Instructions to follow
Your copy should repeat each record exactly and contain none of the pictures.

---------- Dataset content

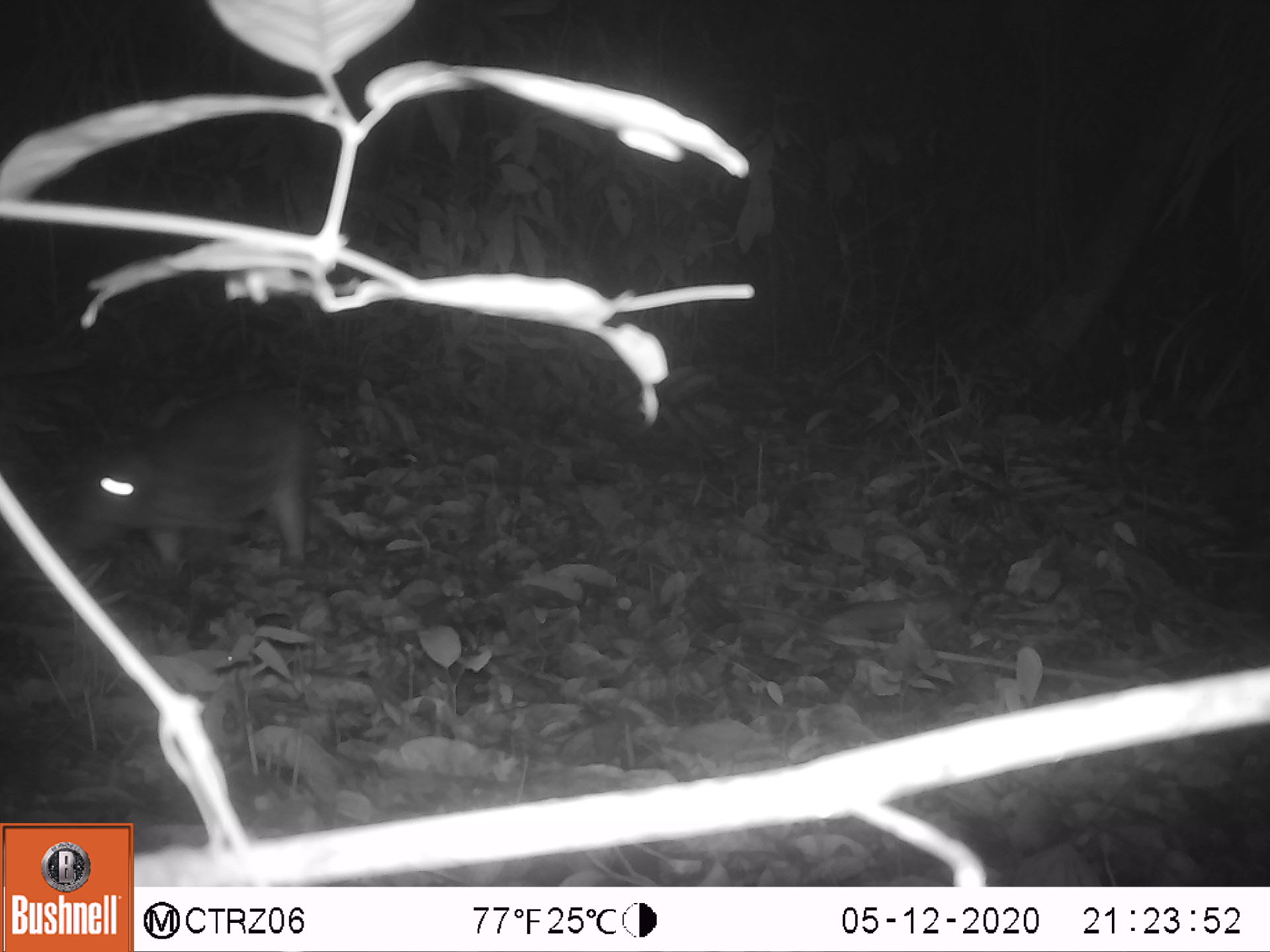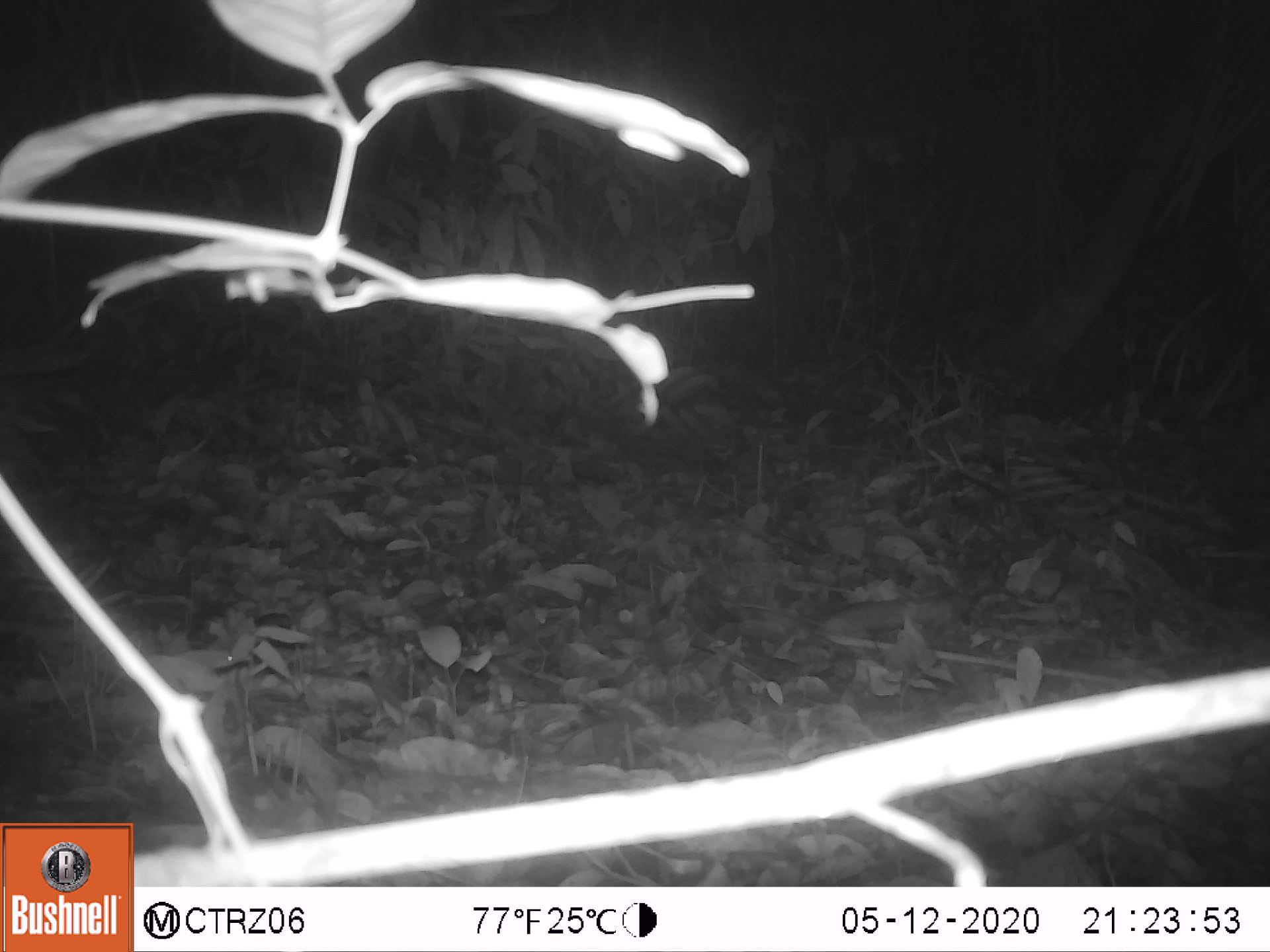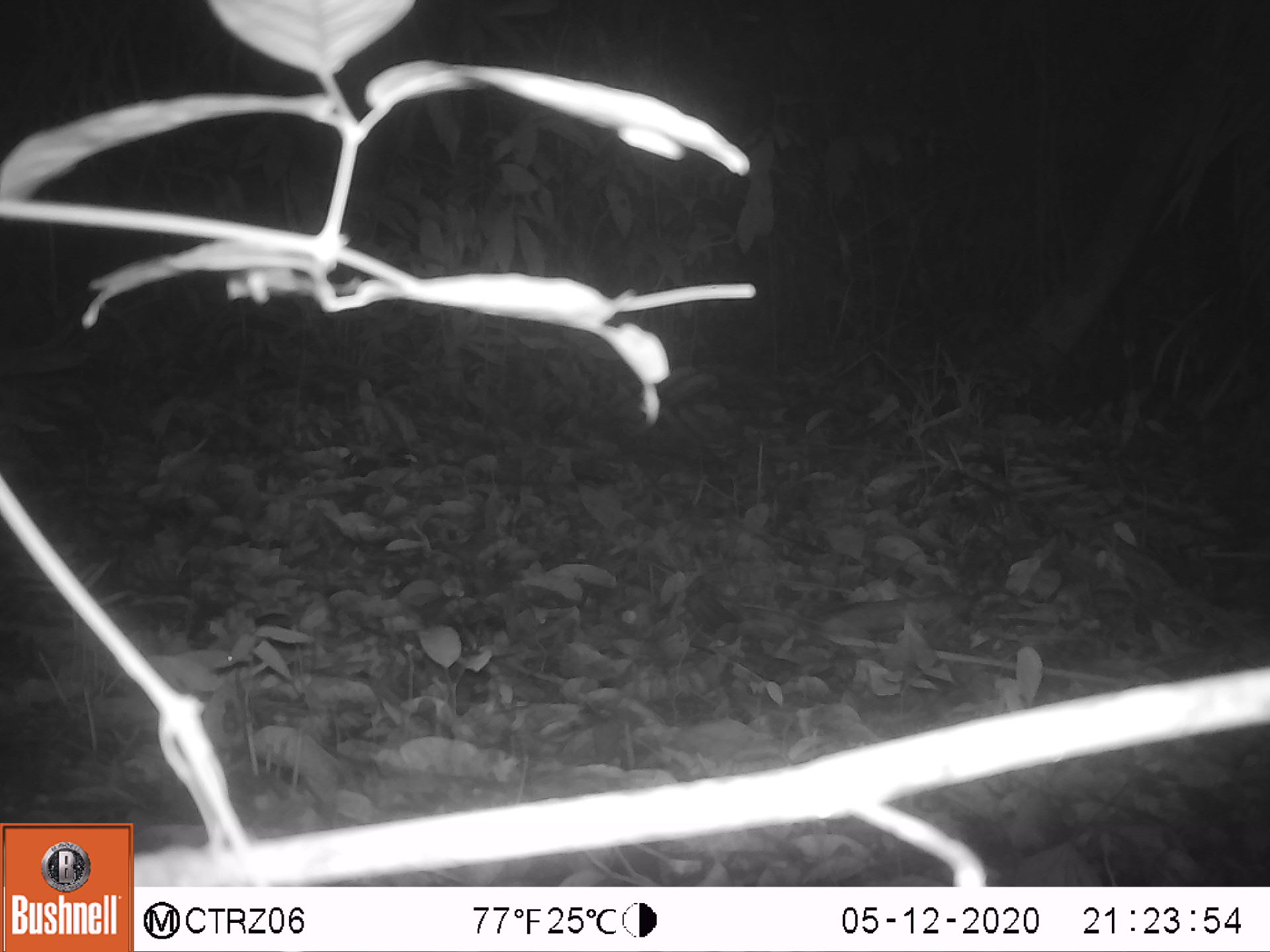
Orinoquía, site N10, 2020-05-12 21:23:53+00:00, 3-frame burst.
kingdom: Animalia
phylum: Chordata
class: Mammalia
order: Rodentia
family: Cuniculidae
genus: Cuniculus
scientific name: Cuniculus paca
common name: spotted paca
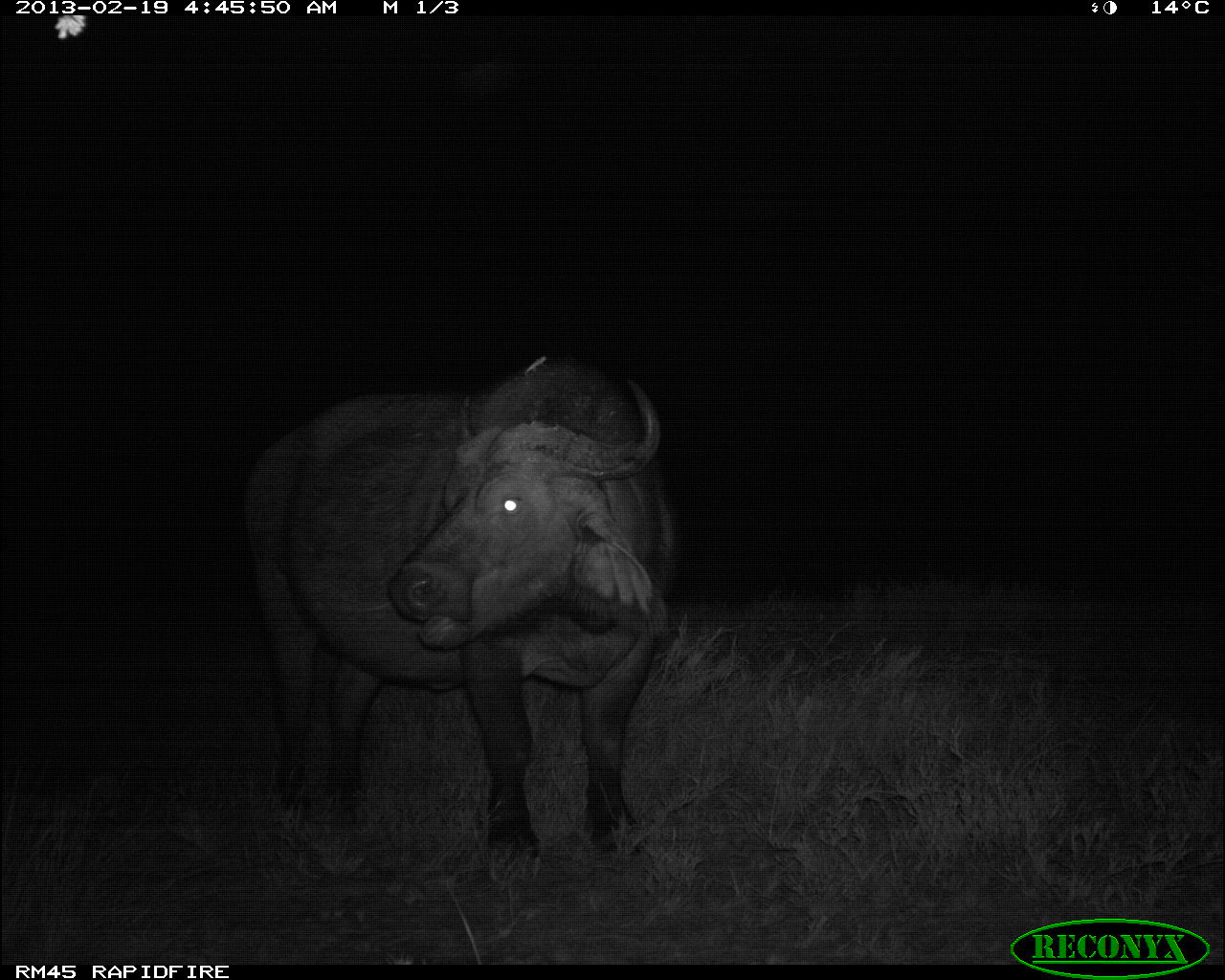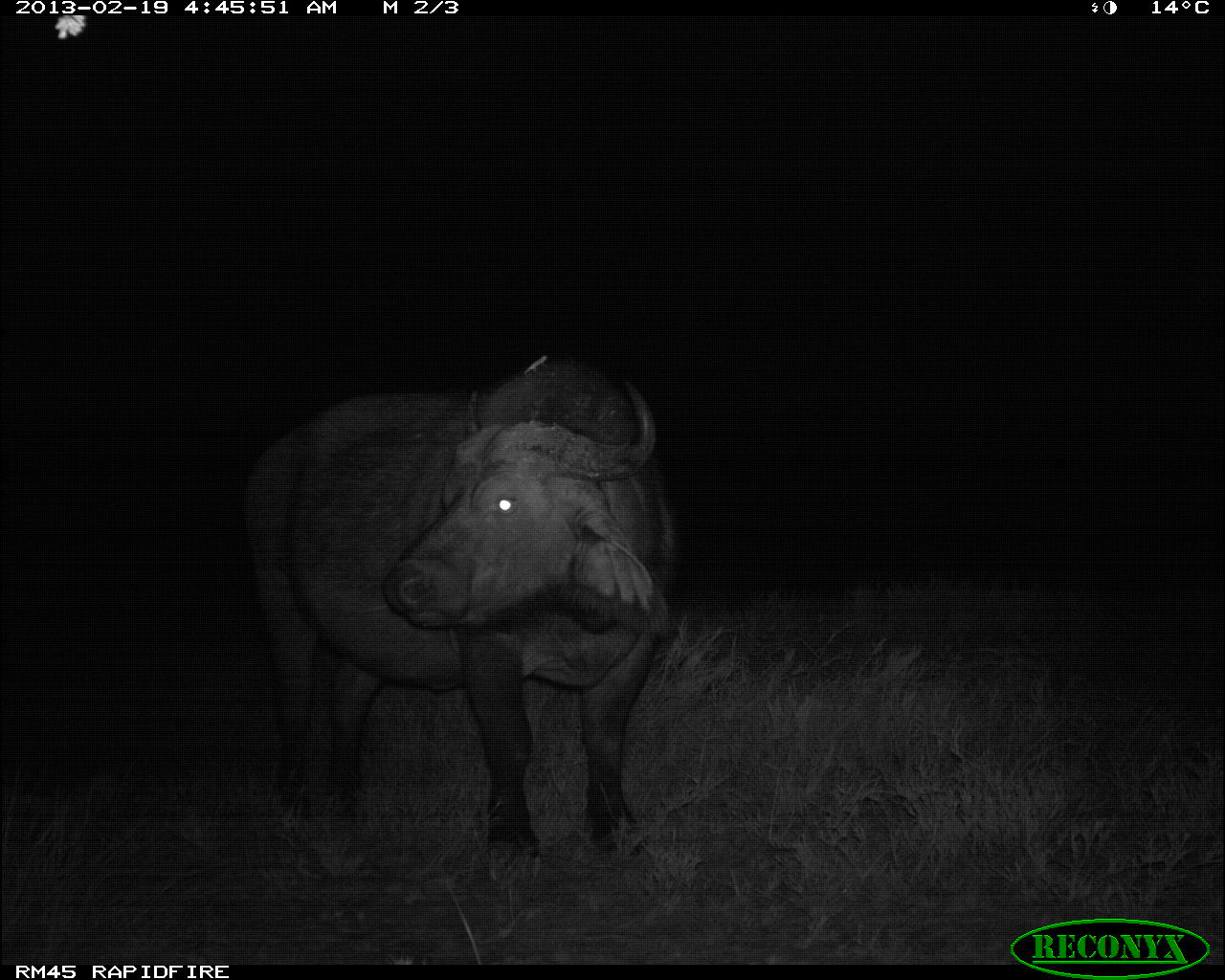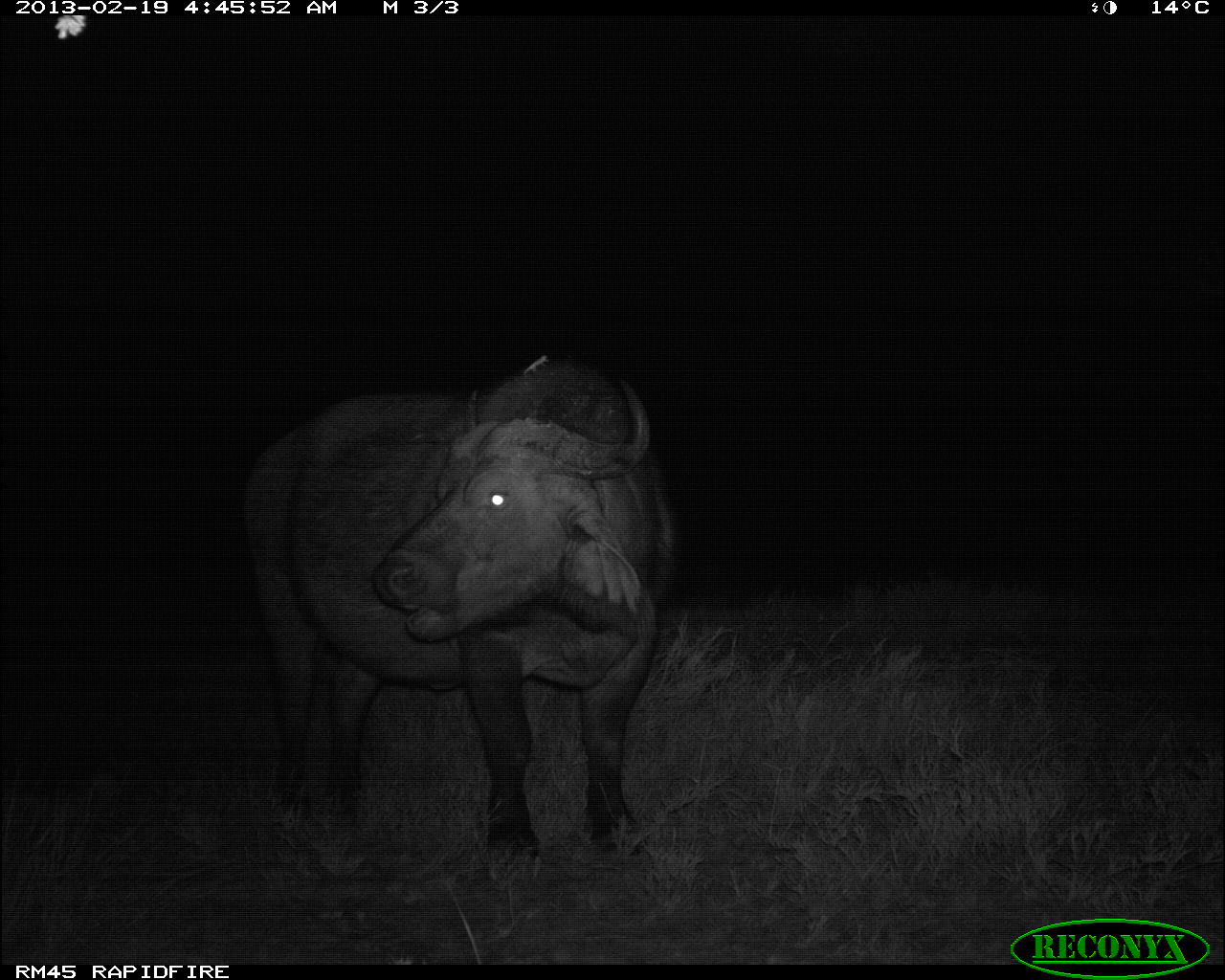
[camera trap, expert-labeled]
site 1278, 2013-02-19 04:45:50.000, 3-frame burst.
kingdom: Animalia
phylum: Chordata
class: Mammalia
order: Artiodactyla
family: Bovidae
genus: Syncerus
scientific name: Syncerus caffer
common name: african buffalo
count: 1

--------------------

Task solution
Orinoquía, site N10, 2020-05-12 21:23:53+00:00, 3-frame burst.
kingdom: Animalia
phylum: Chordata
class: Mammalia
order: Rodentia
family: Cuniculidae
genus: Cuniculus
scientific name: Cuniculus paca
common name: spotted paca
[camera trap, expert-labeled]
site 1278, 2013-02-19 04:45:50.000, 3-frame burst.
kingdom: Animalia
phylum: Chordata
class: Mammalia
order: Artiodactyla
family: Bovidae
genus: Syncerus
scientific name: Syncerus caffer
common name: african buffalo
count: 1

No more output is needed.